Earlier today, I read a facebook post from a friend of mine, where she listed the top ten albums that were life changing or influential in some way. NOT her favourite albums, but the most influential. Which got me thinking: What has influenced me in my life and why? Well, I just had to blog about it didn’t I? So here is, in no particular order, some books, movies, people and life events that helped shape and mould the person I am today.
Stand By Me
I first saw this movie in a friends house when I was about ten years old I think. This was a time in my life when I was obsessed by books and movies (not a lot has changed since) but at that age, if the book or movie didn’t have magic, wizards, elves or some sort of fantasy element to it, then I wasn’t interested. I had never heard of this movie and I had no idea it was based on a novella by Stephen King either (I actually don’t think I knew who Stephen King was at that age either) but as the movie began I felt an instant connection with the characters. Four young boys, hanging out in their tree house, playing cards and having fun. I was immediately drawn in. Of course, the boys set off on an adventure (to find the dead body of another young boy) and this in and of itself was enough to capture my attention completely. Didn’t we all want adventures when we were young. The scene where the train almost hits them on the bridge; when Gordy has the leech on his balls; where they jump the fence after the dog chasing them. All things I could relate to as being ‘fun’ even at that age. It wasn’t until later, as an adult, when I watched the movie again did I notice the real tones lying beneath the boys escapades: Memories, life and death, a longing to be young again and friendship. This was the first movie I saw that showed me a story didn’t have to be fantastical to be a good story. Still one of my favourites to this day.

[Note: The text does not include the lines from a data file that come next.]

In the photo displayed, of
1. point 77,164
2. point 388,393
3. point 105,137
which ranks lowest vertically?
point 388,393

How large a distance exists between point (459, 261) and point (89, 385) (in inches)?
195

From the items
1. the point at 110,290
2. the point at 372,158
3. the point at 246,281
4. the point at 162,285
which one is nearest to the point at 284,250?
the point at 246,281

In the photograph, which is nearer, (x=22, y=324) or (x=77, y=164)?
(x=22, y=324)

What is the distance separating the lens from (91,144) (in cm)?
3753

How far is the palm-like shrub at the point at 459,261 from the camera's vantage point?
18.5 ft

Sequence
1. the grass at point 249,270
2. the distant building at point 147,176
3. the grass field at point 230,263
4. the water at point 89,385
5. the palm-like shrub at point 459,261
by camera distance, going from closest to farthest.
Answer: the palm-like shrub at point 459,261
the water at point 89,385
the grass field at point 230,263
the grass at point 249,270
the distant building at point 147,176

The second studio album by Nirvana, but the one that shot them to instant stardom and made Kurt Cobain ‘the voice of a generation.’
The first time I heard Smells Like Teen Spirit was on a kids TV show called The Den. It was 1991 and I was twelve years old. The opening clang of chords, followed shortly by the pounding drums and heavily distorted guitar. If that was enough to make me look up, the broken voice of the dirty-haired blonde singer sure did. Yes, my attention was caught but I didn’t know what to make of it. I knew I loved it, but at twelve years old I also loved Michael Jackson. Somehow I felt that it was ‘wrong’ to like something so completely different. But over the next few years, up to Kurt’s early death two and a half years later I found myself outgrowing Michael and becoming increasingly obsessed with Nirvana. Puberty had hit and passed and with my body and mind confused by the changes within myself, I found the anger and melancholy within Nirvana’s music and Kurt’s lyrics something to hold on to with a fiery passion I had never experienced before. After his death it became even more so. I listened to them incessantly, found myself in trouble in school for constantly singing their songs in class and dressed as much like Kurt as I could. Which was easy. Converse, torn jeans and dirty jumpers (sweaters). Kurt was the first person in the world of creativity where I felt I understood him, that we were kindred spirits. I can firmly say, that album and his death were seminal moments in my young life and undoubtedly led me on a path to follow my creative desires and place them above security and ‘settling’ for a ‘normal’ life.
As much as it’s easy to say I shied away from what can be considered a normal path for a young man to travel (school, college, job, career, wife, kids) it was the death of my maternal grandfather that put the final nail in the coffin (pun intended). We were very close, he and I. Well, closer than I was to any other of my grandparents. I had two other grandparents who died when I was younger so I wasn’t as affected by their deaths as I was by his. I was in my mid twenties and a little bit lost. I was fighting a battle within myself to follow my creative urges or conform to what was expected of me. In doing so, I ended up attempting to do both at the same time, resulting in anger, confusion, resentment and not living either of my lives very well. But when he died, that all changed.
He was the first person I ever truly cared about to have passed away and I had an epiphany of sorts shortly after his passing. His life had ended. There were no do-overs, no second chances. He lived a good life, had children and grandchildren and always seemed eternally happy. Yet, I pondered on how would it be if he had lived a sad life, full of regret, doing things that brought him no pleasure or satisfaction? He would still be dead.
This was my epiphany. My grand discovery. Something that we all know deep down but rarely allow to surface in out minds, at least not with any real fervour. I will one day die. As will you. As will every other thing that lives. I decided then and there that I did not want to live a life that wasn’t true to myself. Would I forgo a steady job with a nice income to follow my dreams? Yes I would. Would I challenge myself to follow my heart and not the wishes of others? Yes I would. Would I live a life that I could be proud of? Yes I would. For one day, I will die. And I want my life to be filled with happiness, creativity and accomplishments, not regret and bitterness at never having tried.
When my head drops, as it sometimes does, and I doubt myself, I just remind myself that one day I will die. But I am alive today and no one gets to choose how I live my life except for me. To quote Stephen King and The Shawshank Redemption: ‘Get busy living, or get busy dying.’
So that’s a quick snippet inside my head. I’d love to hear your feedback and if you blog, then perhaps you should write a similar piece about your influences and how they helped shape who you are.